Four people have been arrested in the Philippines for allegedly hacking into AT&T's phone systems as part of a plan to funnel money to a Saudi-based terror group, according to police.
The Philippine Criminal Investigation and Detection Group said it worked with the U.S. Federal Bureau of Investigation to arrest the suspects late Thursday. The hackers, according to investigators, worked for a group that helped finance a deadly 2008 terrorist attack in Mumbai, India.
They say that the hacking cost AT&T around $2 million. A spokeswoman for AT&T said she couldn't immediately comment Saturday.
The arrests stemmed from a complaint filed by AT&T and the FBI.
AT&T Inc., based in Dallas, said last Tuesday that hackers unsuccessfully attempted to link mobile numbers with online customer accounts. It's unclear if that incident is linked to the arrests.

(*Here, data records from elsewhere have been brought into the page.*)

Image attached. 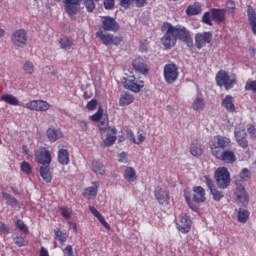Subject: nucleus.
Returning <instances> with one entry per match:
<instances>
[{
    "instance_id": "nucleus-1",
    "label": "nucleus",
    "mask_w": 256,
    "mask_h": 256,
    "mask_svg": "<svg viewBox=\"0 0 256 256\" xmlns=\"http://www.w3.org/2000/svg\"><path fill=\"white\" fill-rule=\"evenodd\" d=\"M126 77L123 78L122 85L124 89L132 91V93H140V91L145 87V82L141 79H136L133 72H128L125 70Z\"/></svg>"
},
{
    "instance_id": "nucleus-2",
    "label": "nucleus",
    "mask_w": 256,
    "mask_h": 256,
    "mask_svg": "<svg viewBox=\"0 0 256 256\" xmlns=\"http://www.w3.org/2000/svg\"><path fill=\"white\" fill-rule=\"evenodd\" d=\"M162 31H164V35L161 38V43L166 47V49H171V47H175L177 45V36L175 31L173 30V24L169 22H164L162 25Z\"/></svg>"
},
{
    "instance_id": "nucleus-3",
    "label": "nucleus",
    "mask_w": 256,
    "mask_h": 256,
    "mask_svg": "<svg viewBox=\"0 0 256 256\" xmlns=\"http://www.w3.org/2000/svg\"><path fill=\"white\" fill-rule=\"evenodd\" d=\"M216 83L219 87H225L227 91L237 85V76L225 70H220L216 75Z\"/></svg>"
},
{
    "instance_id": "nucleus-4",
    "label": "nucleus",
    "mask_w": 256,
    "mask_h": 256,
    "mask_svg": "<svg viewBox=\"0 0 256 256\" xmlns=\"http://www.w3.org/2000/svg\"><path fill=\"white\" fill-rule=\"evenodd\" d=\"M230 147H231V140L222 135L216 136L214 140L210 143V149H211L212 155L221 153V151H225Z\"/></svg>"
},
{
    "instance_id": "nucleus-5",
    "label": "nucleus",
    "mask_w": 256,
    "mask_h": 256,
    "mask_svg": "<svg viewBox=\"0 0 256 256\" xmlns=\"http://www.w3.org/2000/svg\"><path fill=\"white\" fill-rule=\"evenodd\" d=\"M173 30L176 35V39L183 41L189 49H193V36H191V31H189V29L183 25H176L173 26Z\"/></svg>"
},
{
    "instance_id": "nucleus-6",
    "label": "nucleus",
    "mask_w": 256,
    "mask_h": 256,
    "mask_svg": "<svg viewBox=\"0 0 256 256\" xmlns=\"http://www.w3.org/2000/svg\"><path fill=\"white\" fill-rule=\"evenodd\" d=\"M215 179L219 189H227L231 183V175L229 170L225 167H219L215 171Z\"/></svg>"
},
{
    "instance_id": "nucleus-7",
    "label": "nucleus",
    "mask_w": 256,
    "mask_h": 256,
    "mask_svg": "<svg viewBox=\"0 0 256 256\" xmlns=\"http://www.w3.org/2000/svg\"><path fill=\"white\" fill-rule=\"evenodd\" d=\"M155 199L158 201L159 205L162 207H167L169 205L170 197H169V190L163 184H160L155 187L154 190Z\"/></svg>"
},
{
    "instance_id": "nucleus-8",
    "label": "nucleus",
    "mask_w": 256,
    "mask_h": 256,
    "mask_svg": "<svg viewBox=\"0 0 256 256\" xmlns=\"http://www.w3.org/2000/svg\"><path fill=\"white\" fill-rule=\"evenodd\" d=\"M234 137L239 147H242V149H247V147L249 146V142L247 141V132L245 131V124L236 125Z\"/></svg>"
},
{
    "instance_id": "nucleus-9",
    "label": "nucleus",
    "mask_w": 256,
    "mask_h": 256,
    "mask_svg": "<svg viewBox=\"0 0 256 256\" xmlns=\"http://www.w3.org/2000/svg\"><path fill=\"white\" fill-rule=\"evenodd\" d=\"M11 43L14 47H25L27 45V31L23 28L15 30L11 35Z\"/></svg>"
},
{
    "instance_id": "nucleus-10",
    "label": "nucleus",
    "mask_w": 256,
    "mask_h": 256,
    "mask_svg": "<svg viewBox=\"0 0 256 256\" xmlns=\"http://www.w3.org/2000/svg\"><path fill=\"white\" fill-rule=\"evenodd\" d=\"M164 79L166 83H175L177 79L179 78V69L177 68V65L170 63L166 64L164 66Z\"/></svg>"
},
{
    "instance_id": "nucleus-11",
    "label": "nucleus",
    "mask_w": 256,
    "mask_h": 256,
    "mask_svg": "<svg viewBox=\"0 0 256 256\" xmlns=\"http://www.w3.org/2000/svg\"><path fill=\"white\" fill-rule=\"evenodd\" d=\"M213 157H215L219 161H222L223 163H227L230 165H232L237 161V156H235V151L229 150V149L222 150L221 152L214 154Z\"/></svg>"
},
{
    "instance_id": "nucleus-12",
    "label": "nucleus",
    "mask_w": 256,
    "mask_h": 256,
    "mask_svg": "<svg viewBox=\"0 0 256 256\" xmlns=\"http://www.w3.org/2000/svg\"><path fill=\"white\" fill-rule=\"evenodd\" d=\"M102 31H112L113 33H117L119 31V23L117 20L111 16H102Z\"/></svg>"
},
{
    "instance_id": "nucleus-13",
    "label": "nucleus",
    "mask_w": 256,
    "mask_h": 256,
    "mask_svg": "<svg viewBox=\"0 0 256 256\" xmlns=\"http://www.w3.org/2000/svg\"><path fill=\"white\" fill-rule=\"evenodd\" d=\"M26 109L30 111H49L51 109V104L45 100H32L25 105Z\"/></svg>"
},
{
    "instance_id": "nucleus-14",
    "label": "nucleus",
    "mask_w": 256,
    "mask_h": 256,
    "mask_svg": "<svg viewBox=\"0 0 256 256\" xmlns=\"http://www.w3.org/2000/svg\"><path fill=\"white\" fill-rule=\"evenodd\" d=\"M132 66L134 71L140 73V75H148L149 73V65L147 64V60L143 57H137L132 61Z\"/></svg>"
},
{
    "instance_id": "nucleus-15",
    "label": "nucleus",
    "mask_w": 256,
    "mask_h": 256,
    "mask_svg": "<svg viewBox=\"0 0 256 256\" xmlns=\"http://www.w3.org/2000/svg\"><path fill=\"white\" fill-rule=\"evenodd\" d=\"M176 227L180 233H189L191 231V217L187 214H181L176 222Z\"/></svg>"
},
{
    "instance_id": "nucleus-16",
    "label": "nucleus",
    "mask_w": 256,
    "mask_h": 256,
    "mask_svg": "<svg viewBox=\"0 0 256 256\" xmlns=\"http://www.w3.org/2000/svg\"><path fill=\"white\" fill-rule=\"evenodd\" d=\"M213 39V33L201 32L195 35V45L197 49H203L207 43H211Z\"/></svg>"
},
{
    "instance_id": "nucleus-17",
    "label": "nucleus",
    "mask_w": 256,
    "mask_h": 256,
    "mask_svg": "<svg viewBox=\"0 0 256 256\" xmlns=\"http://www.w3.org/2000/svg\"><path fill=\"white\" fill-rule=\"evenodd\" d=\"M83 0H64L65 11L69 17H75L77 11H79V3Z\"/></svg>"
},
{
    "instance_id": "nucleus-18",
    "label": "nucleus",
    "mask_w": 256,
    "mask_h": 256,
    "mask_svg": "<svg viewBox=\"0 0 256 256\" xmlns=\"http://www.w3.org/2000/svg\"><path fill=\"white\" fill-rule=\"evenodd\" d=\"M36 159L41 165H50L51 163V153L45 148H40L36 151Z\"/></svg>"
},
{
    "instance_id": "nucleus-19",
    "label": "nucleus",
    "mask_w": 256,
    "mask_h": 256,
    "mask_svg": "<svg viewBox=\"0 0 256 256\" xmlns=\"http://www.w3.org/2000/svg\"><path fill=\"white\" fill-rule=\"evenodd\" d=\"M117 141V128L111 127L108 129V132L106 134V138L103 142L104 147H111L115 145V142Z\"/></svg>"
},
{
    "instance_id": "nucleus-20",
    "label": "nucleus",
    "mask_w": 256,
    "mask_h": 256,
    "mask_svg": "<svg viewBox=\"0 0 256 256\" xmlns=\"http://www.w3.org/2000/svg\"><path fill=\"white\" fill-rule=\"evenodd\" d=\"M205 98L203 97V94H197V96L194 98L192 102V109L193 111H197L198 113H201L205 109Z\"/></svg>"
},
{
    "instance_id": "nucleus-21",
    "label": "nucleus",
    "mask_w": 256,
    "mask_h": 256,
    "mask_svg": "<svg viewBox=\"0 0 256 256\" xmlns=\"http://www.w3.org/2000/svg\"><path fill=\"white\" fill-rule=\"evenodd\" d=\"M123 177L127 181V183H130V185H132L133 183H137V171L133 167H126Z\"/></svg>"
},
{
    "instance_id": "nucleus-22",
    "label": "nucleus",
    "mask_w": 256,
    "mask_h": 256,
    "mask_svg": "<svg viewBox=\"0 0 256 256\" xmlns=\"http://www.w3.org/2000/svg\"><path fill=\"white\" fill-rule=\"evenodd\" d=\"M193 200L195 203H205L206 197H205V189L201 186H195L193 188Z\"/></svg>"
},
{
    "instance_id": "nucleus-23",
    "label": "nucleus",
    "mask_w": 256,
    "mask_h": 256,
    "mask_svg": "<svg viewBox=\"0 0 256 256\" xmlns=\"http://www.w3.org/2000/svg\"><path fill=\"white\" fill-rule=\"evenodd\" d=\"M236 201L241 203V205H247L249 203V196L247 195V191L245 188L238 187L235 192Z\"/></svg>"
},
{
    "instance_id": "nucleus-24",
    "label": "nucleus",
    "mask_w": 256,
    "mask_h": 256,
    "mask_svg": "<svg viewBox=\"0 0 256 256\" xmlns=\"http://www.w3.org/2000/svg\"><path fill=\"white\" fill-rule=\"evenodd\" d=\"M96 37L100 39L104 45H111V43H113V35L103 29H99L96 32Z\"/></svg>"
},
{
    "instance_id": "nucleus-25",
    "label": "nucleus",
    "mask_w": 256,
    "mask_h": 256,
    "mask_svg": "<svg viewBox=\"0 0 256 256\" xmlns=\"http://www.w3.org/2000/svg\"><path fill=\"white\" fill-rule=\"evenodd\" d=\"M89 211L94 217H96V219H98L101 225H103V227L107 229V231H111V226L109 225V223H107L105 217H103V215H101V213H99L94 206H89Z\"/></svg>"
},
{
    "instance_id": "nucleus-26",
    "label": "nucleus",
    "mask_w": 256,
    "mask_h": 256,
    "mask_svg": "<svg viewBox=\"0 0 256 256\" xmlns=\"http://www.w3.org/2000/svg\"><path fill=\"white\" fill-rule=\"evenodd\" d=\"M93 186H90L86 188L83 192V195L86 199H95L97 197V191L99 189V183L98 182H93Z\"/></svg>"
},
{
    "instance_id": "nucleus-27",
    "label": "nucleus",
    "mask_w": 256,
    "mask_h": 256,
    "mask_svg": "<svg viewBox=\"0 0 256 256\" xmlns=\"http://www.w3.org/2000/svg\"><path fill=\"white\" fill-rule=\"evenodd\" d=\"M247 15H248L249 25L252 29V33L254 35H256V12H255V9H253V7H251V6H248Z\"/></svg>"
},
{
    "instance_id": "nucleus-28",
    "label": "nucleus",
    "mask_w": 256,
    "mask_h": 256,
    "mask_svg": "<svg viewBox=\"0 0 256 256\" xmlns=\"http://www.w3.org/2000/svg\"><path fill=\"white\" fill-rule=\"evenodd\" d=\"M190 153L193 157H201L203 155V146L198 140H194L190 145Z\"/></svg>"
},
{
    "instance_id": "nucleus-29",
    "label": "nucleus",
    "mask_w": 256,
    "mask_h": 256,
    "mask_svg": "<svg viewBox=\"0 0 256 256\" xmlns=\"http://www.w3.org/2000/svg\"><path fill=\"white\" fill-rule=\"evenodd\" d=\"M133 101H135V96H133V94H131V93L125 92L120 95L119 106L127 107V105H131V103H133Z\"/></svg>"
},
{
    "instance_id": "nucleus-30",
    "label": "nucleus",
    "mask_w": 256,
    "mask_h": 256,
    "mask_svg": "<svg viewBox=\"0 0 256 256\" xmlns=\"http://www.w3.org/2000/svg\"><path fill=\"white\" fill-rule=\"evenodd\" d=\"M46 133L49 141L52 143H55V141H58V139L63 137V132H61L60 129L49 128Z\"/></svg>"
},
{
    "instance_id": "nucleus-31",
    "label": "nucleus",
    "mask_w": 256,
    "mask_h": 256,
    "mask_svg": "<svg viewBox=\"0 0 256 256\" xmlns=\"http://www.w3.org/2000/svg\"><path fill=\"white\" fill-rule=\"evenodd\" d=\"M69 161V151L65 148H60L58 150V162L60 165H67Z\"/></svg>"
},
{
    "instance_id": "nucleus-32",
    "label": "nucleus",
    "mask_w": 256,
    "mask_h": 256,
    "mask_svg": "<svg viewBox=\"0 0 256 256\" xmlns=\"http://www.w3.org/2000/svg\"><path fill=\"white\" fill-rule=\"evenodd\" d=\"M222 107H225L226 111H229L230 113H235V104L233 103V96L227 95L222 100Z\"/></svg>"
},
{
    "instance_id": "nucleus-33",
    "label": "nucleus",
    "mask_w": 256,
    "mask_h": 256,
    "mask_svg": "<svg viewBox=\"0 0 256 256\" xmlns=\"http://www.w3.org/2000/svg\"><path fill=\"white\" fill-rule=\"evenodd\" d=\"M225 13H226L225 9H212L211 10L212 19L214 21H217V23H221V22L225 21Z\"/></svg>"
},
{
    "instance_id": "nucleus-34",
    "label": "nucleus",
    "mask_w": 256,
    "mask_h": 256,
    "mask_svg": "<svg viewBox=\"0 0 256 256\" xmlns=\"http://www.w3.org/2000/svg\"><path fill=\"white\" fill-rule=\"evenodd\" d=\"M1 101H4V103H7L8 105H12L14 107H17L20 105L19 99L15 97L12 94H4L0 98Z\"/></svg>"
},
{
    "instance_id": "nucleus-35",
    "label": "nucleus",
    "mask_w": 256,
    "mask_h": 256,
    "mask_svg": "<svg viewBox=\"0 0 256 256\" xmlns=\"http://www.w3.org/2000/svg\"><path fill=\"white\" fill-rule=\"evenodd\" d=\"M251 215V212L247 209L240 208L238 210L237 218H238V223H247L249 221V217Z\"/></svg>"
},
{
    "instance_id": "nucleus-36",
    "label": "nucleus",
    "mask_w": 256,
    "mask_h": 256,
    "mask_svg": "<svg viewBox=\"0 0 256 256\" xmlns=\"http://www.w3.org/2000/svg\"><path fill=\"white\" fill-rule=\"evenodd\" d=\"M92 170L96 175H105V166L103 165V162L99 160H94L92 162Z\"/></svg>"
},
{
    "instance_id": "nucleus-37",
    "label": "nucleus",
    "mask_w": 256,
    "mask_h": 256,
    "mask_svg": "<svg viewBox=\"0 0 256 256\" xmlns=\"http://www.w3.org/2000/svg\"><path fill=\"white\" fill-rule=\"evenodd\" d=\"M55 239L59 241L60 245H65L67 239L69 238V234L67 232L61 231V229L54 230Z\"/></svg>"
},
{
    "instance_id": "nucleus-38",
    "label": "nucleus",
    "mask_w": 256,
    "mask_h": 256,
    "mask_svg": "<svg viewBox=\"0 0 256 256\" xmlns=\"http://www.w3.org/2000/svg\"><path fill=\"white\" fill-rule=\"evenodd\" d=\"M40 175L46 183H51L52 176L49 165L40 167Z\"/></svg>"
},
{
    "instance_id": "nucleus-39",
    "label": "nucleus",
    "mask_w": 256,
    "mask_h": 256,
    "mask_svg": "<svg viewBox=\"0 0 256 256\" xmlns=\"http://www.w3.org/2000/svg\"><path fill=\"white\" fill-rule=\"evenodd\" d=\"M22 69L26 75H33L35 73V64L29 60H26L23 63Z\"/></svg>"
},
{
    "instance_id": "nucleus-40",
    "label": "nucleus",
    "mask_w": 256,
    "mask_h": 256,
    "mask_svg": "<svg viewBox=\"0 0 256 256\" xmlns=\"http://www.w3.org/2000/svg\"><path fill=\"white\" fill-rule=\"evenodd\" d=\"M199 13H201V4L199 3H194L186 9L187 15H199Z\"/></svg>"
},
{
    "instance_id": "nucleus-41",
    "label": "nucleus",
    "mask_w": 256,
    "mask_h": 256,
    "mask_svg": "<svg viewBox=\"0 0 256 256\" xmlns=\"http://www.w3.org/2000/svg\"><path fill=\"white\" fill-rule=\"evenodd\" d=\"M61 49H71L73 47V39L63 37L59 41Z\"/></svg>"
},
{
    "instance_id": "nucleus-42",
    "label": "nucleus",
    "mask_w": 256,
    "mask_h": 256,
    "mask_svg": "<svg viewBox=\"0 0 256 256\" xmlns=\"http://www.w3.org/2000/svg\"><path fill=\"white\" fill-rule=\"evenodd\" d=\"M239 178L242 181H249V179H251V170L247 168H243L239 174Z\"/></svg>"
},
{
    "instance_id": "nucleus-43",
    "label": "nucleus",
    "mask_w": 256,
    "mask_h": 256,
    "mask_svg": "<svg viewBox=\"0 0 256 256\" xmlns=\"http://www.w3.org/2000/svg\"><path fill=\"white\" fill-rule=\"evenodd\" d=\"M12 239L17 247H25L27 245V240L23 236H13Z\"/></svg>"
},
{
    "instance_id": "nucleus-44",
    "label": "nucleus",
    "mask_w": 256,
    "mask_h": 256,
    "mask_svg": "<svg viewBox=\"0 0 256 256\" xmlns=\"http://www.w3.org/2000/svg\"><path fill=\"white\" fill-rule=\"evenodd\" d=\"M20 169L22 171V173H25V175H31V164H29V162L27 161H23L20 165Z\"/></svg>"
},
{
    "instance_id": "nucleus-45",
    "label": "nucleus",
    "mask_w": 256,
    "mask_h": 256,
    "mask_svg": "<svg viewBox=\"0 0 256 256\" xmlns=\"http://www.w3.org/2000/svg\"><path fill=\"white\" fill-rule=\"evenodd\" d=\"M98 127L100 131H105L109 127V119L107 116H104L101 120L98 121Z\"/></svg>"
},
{
    "instance_id": "nucleus-46",
    "label": "nucleus",
    "mask_w": 256,
    "mask_h": 256,
    "mask_svg": "<svg viewBox=\"0 0 256 256\" xmlns=\"http://www.w3.org/2000/svg\"><path fill=\"white\" fill-rule=\"evenodd\" d=\"M60 213L64 219H69L73 215V210L67 207H60Z\"/></svg>"
},
{
    "instance_id": "nucleus-47",
    "label": "nucleus",
    "mask_w": 256,
    "mask_h": 256,
    "mask_svg": "<svg viewBox=\"0 0 256 256\" xmlns=\"http://www.w3.org/2000/svg\"><path fill=\"white\" fill-rule=\"evenodd\" d=\"M15 225L17 229H19V231H21L22 233H29V228L27 227V225H25V222H23V220H17Z\"/></svg>"
},
{
    "instance_id": "nucleus-48",
    "label": "nucleus",
    "mask_w": 256,
    "mask_h": 256,
    "mask_svg": "<svg viewBox=\"0 0 256 256\" xmlns=\"http://www.w3.org/2000/svg\"><path fill=\"white\" fill-rule=\"evenodd\" d=\"M210 192L213 195L214 201H221L224 197L223 192L217 190V188H213Z\"/></svg>"
},
{
    "instance_id": "nucleus-49",
    "label": "nucleus",
    "mask_w": 256,
    "mask_h": 256,
    "mask_svg": "<svg viewBox=\"0 0 256 256\" xmlns=\"http://www.w3.org/2000/svg\"><path fill=\"white\" fill-rule=\"evenodd\" d=\"M105 116H103V109L99 108L98 111L92 115L90 118H91V121H95L97 123H99V121L102 120V118H104Z\"/></svg>"
},
{
    "instance_id": "nucleus-50",
    "label": "nucleus",
    "mask_w": 256,
    "mask_h": 256,
    "mask_svg": "<svg viewBox=\"0 0 256 256\" xmlns=\"http://www.w3.org/2000/svg\"><path fill=\"white\" fill-rule=\"evenodd\" d=\"M246 91H252L253 93H256V80H249L246 82L245 85Z\"/></svg>"
},
{
    "instance_id": "nucleus-51",
    "label": "nucleus",
    "mask_w": 256,
    "mask_h": 256,
    "mask_svg": "<svg viewBox=\"0 0 256 256\" xmlns=\"http://www.w3.org/2000/svg\"><path fill=\"white\" fill-rule=\"evenodd\" d=\"M211 17H213V14L211 15V13L205 12L202 17L203 23H205L206 25H210V26L213 25V21L211 20Z\"/></svg>"
},
{
    "instance_id": "nucleus-52",
    "label": "nucleus",
    "mask_w": 256,
    "mask_h": 256,
    "mask_svg": "<svg viewBox=\"0 0 256 256\" xmlns=\"http://www.w3.org/2000/svg\"><path fill=\"white\" fill-rule=\"evenodd\" d=\"M184 196L190 209H193V211H195V209H197V206H195V204H193V201H191V196L189 195V192L185 191Z\"/></svg>"
},
{
    "instance_id": "nucleus-53",
    "label": "nucleus",
    "mask_w": 256,
    "mask_h": 256,
    "mask_svg": "<svg viewBox=\"0 0 256 256\" xmlns=\"http://www.w3.org/2000/svg\"><path fill=\"white\" fill-rule=\"evenodd\" d=\"M84 5L90 13L95 9V2L93 0H84Z\"/></svg>"
},
{
    "instance_id": "nucleus-54",
    "label": "nucleus",
    "mask_w": 256,
    "mask_h": 256,
    "mask_svg": "<svg viewBox=\"0 0 256 256\" xmlns=\"http://www.w3.org/2000/svg\"><path fill=\"white\" fill-rule=\"evenodd\" d=\"M226 9L228 13H235V2L232 0H228L226 2Z\"/></svg>"
},
{
    "instance_id": "nucleus-55",
    "label": "nucleus",
    "mask_w": 256,
    "mask_h": 256,
    "mask_svg": "<svg viewBox=\"0 0 256 256\" xmlns=\"http://www.w3.org/2000/svg\"><path fill=\"white\" fill-rule=\"evenodd\" d=\"M62 253L64 256H75L73 255V246L67 245L64 249H62Z\"/></svg>"
},
{
    "instance_id": "nucleus-56",
    "label": "nucleus",
    "mask_w": 256,
    "mask_h": 256,
    "mask_svg": "<svg viewBox=\"0 0 256 256\" xmlns=\"http://www.w3.org/2000/svg\"><path fill=\"white\" fill-rule=\"evenodd\" d=\"M247 132L252 139H256V128L254 125L252 124L248 125Z\"/></svg>"
},
{
    "instance_id": "nucleus-57",
    "label": "nucleus",
    "mask_w": 256,
    "mask_h": 256,
    "mask_svg": "<svg viewBox=\"0 0 256 256\" xmlns=\"http://www.w3.org/2000/svg\"><path fill=\"white\" fill-rule=\"evenodd\" d=\"M103 4H104V8L107 10H111L115 8V0H104Z\"/></svg>"
},
{
    "instance_id": "nucleus-58",
    "label": "nucleus",
    "mask_w": 256,
    "mask_h": 256,
    "mask_svg": "<svg viewBox=\"0 0 256 256\" xmlns=\"http://www.w3.org/2000/svg\"><path fill=\"white\" fill-rule=\"evenodd\" d=\"M204 182L206 183L207 187L212 191L215 189V184L213 183V180L209 178V176H204Z\"/></svg>"
},
{
    "instance_id": "nucleus-59",
    "label": "nucleus",
    "mask_w": 256,
    "mask_h": 256,
    "mask_svg": "<svg viewBox=\"0 0 256 256\" xmlns=\"http://www.w3.org/2000/svg\"><path fill=\"white\" fill-rule=\"evenodd\" d=\"M131 3L135 5V7L141 8L147 5V0H131Z\"/></svg>"
},
{
    "instance_id": "nucleus-60",
    "label": "nucleus",
    "mask_w": 256,
    "mask_h": 256,
    "mask_svg": "<svg viewBox=\"0 0 256 256\" xmlns=\"http://www.w3.org/2000/svg\"><path fill=\"white\" fill-rule=\"evenodd\" d=\"M97 107V100L92 99L90 102L87 103L86 108L88 111H94Z\"/></svg>"
},
{
    "instance_id": "nucleus-61",
    "label": "nucleus",
    "mask_w": 256,
    "mask_h": 256,
    "mask_svg": "<svg viewBox=\"0 0 256 256\" xmlns=\"http://www.w3.org/2000/svg\"><path fill=\"white\" fill-rule=\"evenodd\" d=\"M133 3L131 0H120V6L123 7V9H129Z\"/></svg>"
},
{
    "instance_id": "nucleus-62",
    "label": "nucleus",
    "mask_w": 256,
    "mask_h": 256,
    "mask_svg": "<svg viewBox=\"0 0 256 256\" xmlns=\"http://www.w3.org/2000/svg\"><path fill=\"white\" fill-rule=\"evenodd\" d=\"M126 138L129 140V141H132V143H137V139H135V134H133V132L131 130H128L126 132Z\"/></svg>"
},
{
    "instance_id": "nucleus-63",
    "label": "nucleus",
    "mask_w": 256,
    "mask_h": 256,
    "mask_svg": "<svg viewBox=\"0 0 256 256\" xmlns=\"http://www.w3.org/2000/svg\"><path fill=\"white\" fill-rule=\"evenodd\" d=\"M119 163H127V153L122 152L118 155Z\"/></svg>"
},
{
    "instance_id": "nucleus-64",
    "label": "nucleus",
    "mask_w": 256,
    "mask_h": 256,
    "mask_svg": "<svg viewBox=\"0 0 256 256\" xmlns=\"http://www.w3.org/2000/svg\"><path fill=\"white\" fill-rule=\"evenodd\" d=\"M140 51L142 53H145V51H147V40L140 41Z\"/></svg>"
}]
</instances>
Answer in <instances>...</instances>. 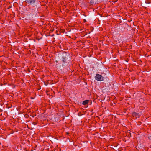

The hackers were working on commission for a terrorist group linked to Muhammad Zamir, according to the Philippine police. Zamir, a Pakistani, was arrested in Italy in 2007, where he was running a call center and allegedly buying information from Filipino hackers.
Since then, police said, Zamir's group has been taken over by a Saudi national. Philippine police didn't name the group, but India has blamed Lashkar-e-Taiba, a Pakistan-based militant organization, for the Mumbai attacks.
Three years ago Saturday, 10 Pakistan-based gunmen laid siege to India's financial hub, killing 166 people.